Lines of data
::::
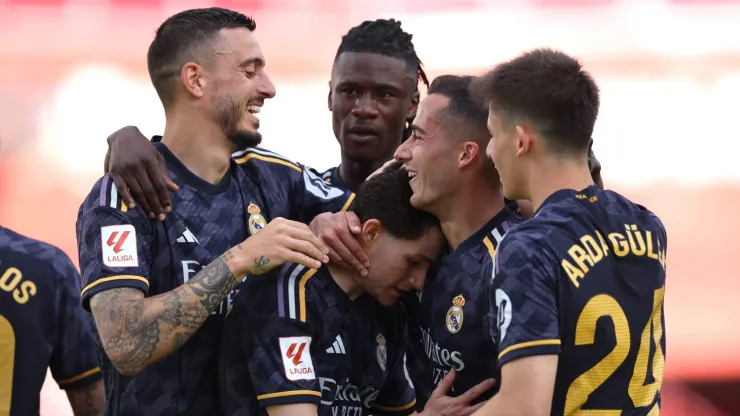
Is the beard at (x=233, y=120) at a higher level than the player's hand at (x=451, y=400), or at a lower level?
higher

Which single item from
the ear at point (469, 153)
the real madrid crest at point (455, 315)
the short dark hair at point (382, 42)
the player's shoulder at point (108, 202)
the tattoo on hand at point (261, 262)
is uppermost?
the short dark hair at point (382, 42)

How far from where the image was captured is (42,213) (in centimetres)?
927

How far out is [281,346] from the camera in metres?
3.43

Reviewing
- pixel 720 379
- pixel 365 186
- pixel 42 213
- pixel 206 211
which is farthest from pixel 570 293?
pixel 42 213

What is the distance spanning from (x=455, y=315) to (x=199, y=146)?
3.55 ft

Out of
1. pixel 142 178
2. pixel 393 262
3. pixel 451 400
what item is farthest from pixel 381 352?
pixel 142 178

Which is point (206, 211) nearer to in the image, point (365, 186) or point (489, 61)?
point (365, 186)

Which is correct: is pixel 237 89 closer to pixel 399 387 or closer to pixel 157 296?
pixel 157 296

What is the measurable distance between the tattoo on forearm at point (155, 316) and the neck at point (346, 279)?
382 millimetres

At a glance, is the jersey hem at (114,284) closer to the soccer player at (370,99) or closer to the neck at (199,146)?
the neck at (199,146)

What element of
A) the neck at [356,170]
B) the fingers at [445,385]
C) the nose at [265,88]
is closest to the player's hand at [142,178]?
the nose at [265,88]

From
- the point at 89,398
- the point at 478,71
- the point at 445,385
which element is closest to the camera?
the point at 445,385

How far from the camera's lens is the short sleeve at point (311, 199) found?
4.04 meters

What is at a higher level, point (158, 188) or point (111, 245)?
::::
Goal:
Swap "fingers" for "knuckles" in the lines of the material that begin at the line containing "What element of" and continue through the end of the material. Return only those lines and leave everything else in them unchanged.

Solved exercise:
What element of
A) the neck at [356,170]
B) the knuckles at [445,385]
C) the nose at [265,88]
is closest to the player's hand at [142,178]?
the nose at [265,88]

From
- the point at 89,398
- the point at 478,71
- the point at 445,385
which element is closest to the camera?
the point at 445,385

How far from the camera's lens is the short sleeve at point (311, 199) found?
4.04 meters

What is at a higher level, point (158, 188) or point (111, 245)?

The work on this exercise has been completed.